**WHAT TO WORK ON:**
Retype all data exactly as given. Pictures should not be retyped.

**INFORMATION PROVIDED:**
::::::

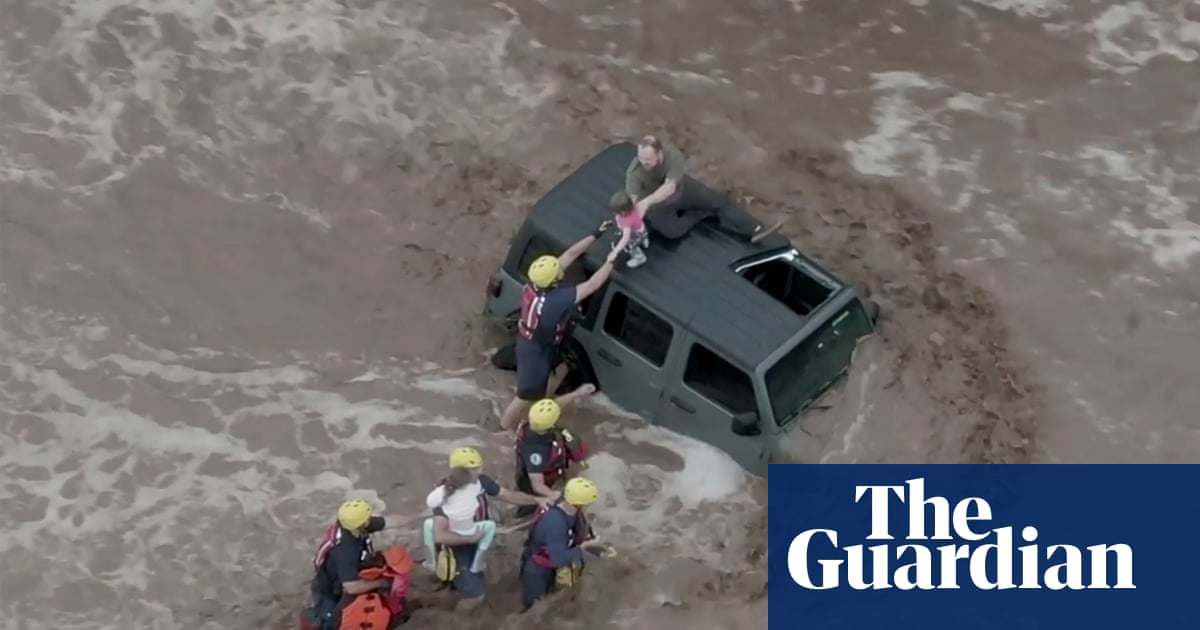 Arizona: stranded family rescued as flash floods inundate cities – video report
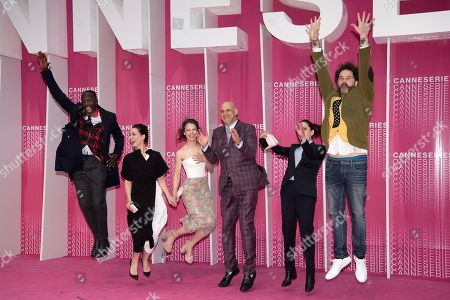 Stock Picture of Official competition jury members Michael K Williams, Melisa Sozen, Paula Beer, Harlan Coben, Audrey Fouche and Cristobal Tapia De Veer jump on the pink carpet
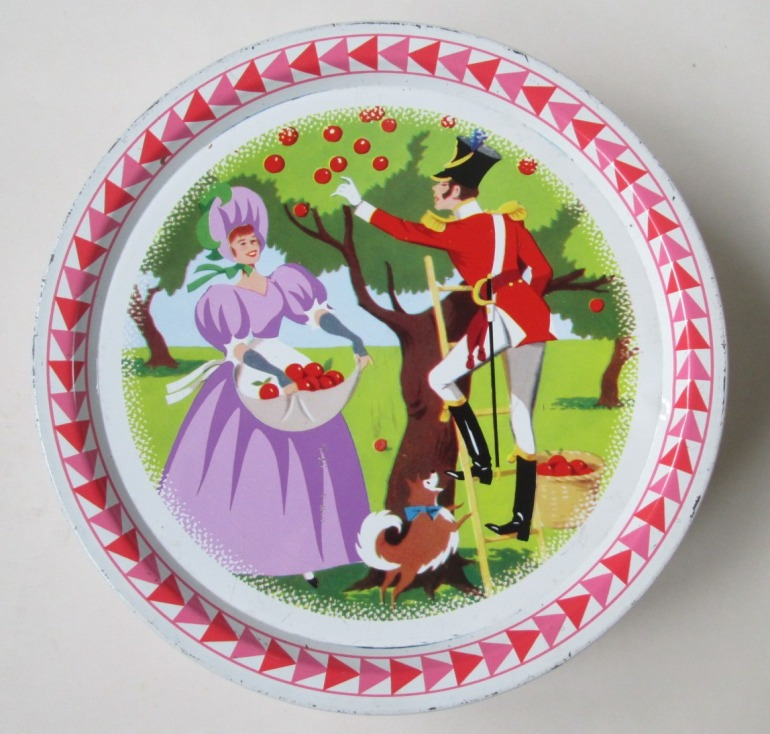 The Quality Street Soldier & Lady pick apples in the orchard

::::::

**COMPLETED EXERCISE:**
 Arizona: stranded family rescued as flash floods inundate cities – video report
 Stock Picture of Official competition jury members Michael K Williams, Melisa Sozen, Paula Beer, Harlan Coben, Audrey Fouche and Cristobal Tapia De Veer jump on the pink carpet
 The Quality Street Soldier & Lady pick apples in the orchard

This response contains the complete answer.